4. Configurable delay in analogRead() after switching the multiplexer

Another problem that I often see on the forums is users finding that analog pins 'interfere' with each other. The usual suggestion is to read from the pin twice, possibly with a delay between the two reads. However, it would be better to include a configurable delay in analogRead() itself, for two reasons:

(a) including a small amount of delay by default would avoid many users experiencing the problem in the first place;

(b) a delay is more effective than doing multiple analogRead() calls, i.e. a stable reading is achieved in a shorter time.

See Delay in analogRead after switching pin - #13 by dc42 - Libraries - Arduino Forum for more details and some measurements I took.
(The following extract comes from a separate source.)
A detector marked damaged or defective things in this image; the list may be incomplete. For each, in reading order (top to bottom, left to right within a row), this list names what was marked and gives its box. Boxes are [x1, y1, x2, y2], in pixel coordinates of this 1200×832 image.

The default delay of 10uS that I suggest adds less than 10% to the time taken by an analogRead() call. As an alternative to the suggestion I made in that post, the delay could be passed as an optional second parameter to analogRead().

5. Fix the bug that causes delayMicros(0) to delay for a very long time

This is the sort of bug that may go unnoticed, until an unsuspecting user calls delayMicros with a calculated delay time and the calculation just happens to return zero on rare occasions. See BUG: delayMicroseconds(0) leads to a huge delay - #8 by robtillaart - Libraries - Arduino Forum.

KE7GKP:
Re: (4) Note that the analogRead() anomaly is dependent on the source impedance of the analog voltage. The "interference" (crosstalk) and "delay" (settling time) issues are diminished or eliminated by a lower impedance. Hard-wiring factors based on the assumption of marginal circuit design doesn't seem like a desirable thing to me. Like many design decisions, it is an interaction of several factors, hardware and software.

Yes, the analogRead() problem goes away with sufficiently low source impedance. However, I don't regard using source resistances of greater than 10k as marginal circuit design when the signal is varying very slowly, for example, from a temperature sensor (sampling an audio signal would be a different matter). And I'm not proposing to hard-wire anything, my proposal is for a configurable delay with a fairly low default value.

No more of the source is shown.